New AI-driven optimisation tech for deep neural networks
ENOT, a developer of neural network tools, has released AI-driven optimisation technology for deep neural networks.
The technology has been developed for AI developers and edge AI companies. The company says the integration of its framework makes deep neural networks faster, smaller and more energy-efficient, from cloud to edge computing. It says the technology helps achieve optimisation ratios resulting in acceleration up to 20x and compression up to 25x, reducing total computing resource (hardware) costs by as much as 70%.
"ENOT applies a unique neural architecture selection technology that outperforms all known methods for neural network compression and acceleration," says ENOT founder and CEO, Sergey Aliamkin.
"ENOT's framework has a simple-to-use Python API that can be quickly and easily integrated within various neural network training pipelines to accelerate and compress neural networks."
It allows users to automate the search for the optimal neural network architecture, taking latency, RAM and model size constraints for different hardware and software platforms into account. The neural network architecture search engine allows users to automatically find the best possible architecture from millions of available options, using several parameters such as input resolution, depth of the neural network, operation type and activation type, number of neurons at each layer, and bit-width for target hardware platform for NN inference.

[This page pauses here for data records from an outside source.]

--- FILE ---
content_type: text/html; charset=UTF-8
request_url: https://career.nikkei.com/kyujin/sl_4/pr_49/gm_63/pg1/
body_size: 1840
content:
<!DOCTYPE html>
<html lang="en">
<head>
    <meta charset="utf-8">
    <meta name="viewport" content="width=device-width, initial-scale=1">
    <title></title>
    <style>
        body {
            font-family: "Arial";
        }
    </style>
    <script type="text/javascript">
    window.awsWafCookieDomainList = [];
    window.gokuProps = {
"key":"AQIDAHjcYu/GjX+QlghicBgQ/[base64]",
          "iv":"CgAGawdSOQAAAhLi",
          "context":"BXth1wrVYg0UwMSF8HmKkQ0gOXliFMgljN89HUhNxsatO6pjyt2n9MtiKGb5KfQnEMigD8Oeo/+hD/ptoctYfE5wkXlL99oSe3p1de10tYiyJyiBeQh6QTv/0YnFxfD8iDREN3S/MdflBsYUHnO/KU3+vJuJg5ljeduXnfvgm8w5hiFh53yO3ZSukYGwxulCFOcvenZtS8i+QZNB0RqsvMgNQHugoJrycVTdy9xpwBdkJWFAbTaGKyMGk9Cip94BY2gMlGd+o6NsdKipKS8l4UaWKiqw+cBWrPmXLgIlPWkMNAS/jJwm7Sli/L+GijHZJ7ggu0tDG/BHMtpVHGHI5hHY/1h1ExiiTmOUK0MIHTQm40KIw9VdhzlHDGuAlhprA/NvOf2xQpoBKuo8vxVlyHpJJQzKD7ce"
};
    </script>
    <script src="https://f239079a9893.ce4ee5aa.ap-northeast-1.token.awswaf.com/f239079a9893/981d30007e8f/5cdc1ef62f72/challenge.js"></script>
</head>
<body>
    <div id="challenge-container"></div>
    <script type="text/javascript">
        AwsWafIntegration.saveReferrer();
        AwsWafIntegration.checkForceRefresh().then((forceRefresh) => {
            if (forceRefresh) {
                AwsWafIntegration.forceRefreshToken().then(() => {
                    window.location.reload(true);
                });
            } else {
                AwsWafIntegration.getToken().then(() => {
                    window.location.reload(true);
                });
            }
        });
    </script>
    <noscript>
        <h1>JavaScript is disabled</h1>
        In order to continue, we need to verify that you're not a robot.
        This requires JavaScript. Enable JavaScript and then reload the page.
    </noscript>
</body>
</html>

The ENOT framework is aimed at companies that utilise neural networks on edge devices, such as:
- Electronics
- Healthcare
- Oil and gas
- Autonomous driving
- Cloud computing
- Telecom
- Mobile apps
- Internet of Things (IoT)
- Robotics
The company has completed more than 20 pilot projects where it optimised neural networks for several global tech giants, among a dozen medium-sized OEMs and AI companies.
"ENOT delivered 13.3x acceleration of a neural network used by a top-three smartphone manufacturer as part of the image enhancement process," says Aliamkin.
"The optimisation reduced the neural network depth from 16 to 11 and reduced the input resolution from 224x224 pixels to 96x96 pixels, yet there was practically zero loss of accuracy."
He says another project with the same company delivered 5.1x acceleration for a photo denoising neural network, with an almost imperceptible change in image quality, even though the network had already been manually optimised. He says this translates to faster processing and significantly extending battery life for end-users.
"Today, when neural networks are widely used in production and applications. Neural networks should be more effective in the consumption of computational resources and affordable. Their implementation should be faster, better and cheaper for all," says Aliamkin.
"ENOT is at the forefront of next-level AI optimisation, helping bring fast, real-time levels of AI advancement through high throughput data into reality as science fact, and our journey has only just begun with examples such as the Weedbot laser weeding machine that gained a 2.7 times thanks to the ENOT framework."